* [PROBLEM TO WORK ON] The expected answer is the full listing, repeated exactly and free of images.

* [COLLECTED DATA]
-- -- --

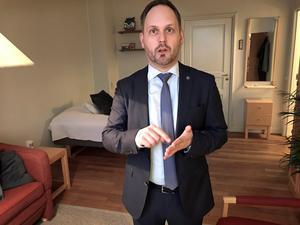 Jörgen Berglund trivs bra i lägenheten, den tid han hinner vara där.
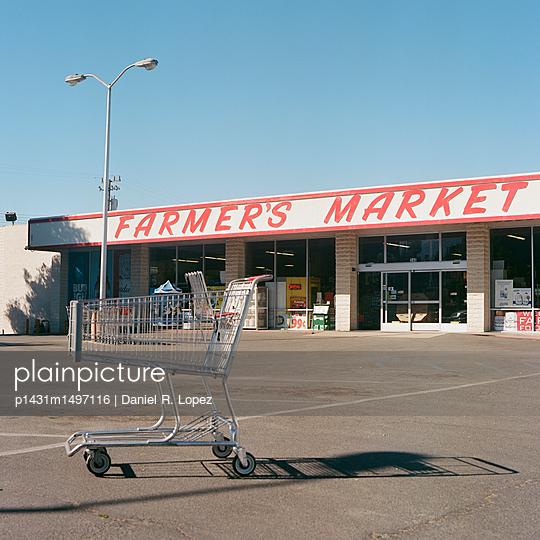 Vintage Farmer's Market - p1431m1497116 by Daniel R. Lopez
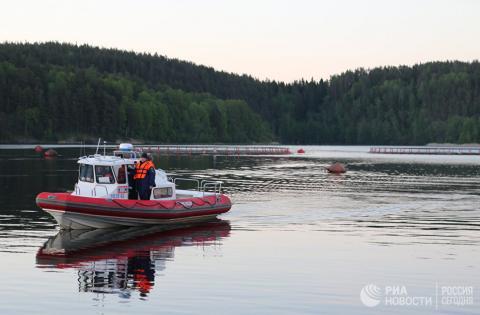 В Карелии на Ладоге перевернулась лодка с подростками – причины и подробности трагедии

-- -- --

* [EXPECTED ANSWER]
 Jörgen Berglund trivs bra i lägenheten, den tid han hinner vara där.
 Vintage Farmer's Market - p1431m1497116 by Daniel R. Lopez
 В Карелии на Ладоге перевернулась лодка с подростками – причины и подробности трагедии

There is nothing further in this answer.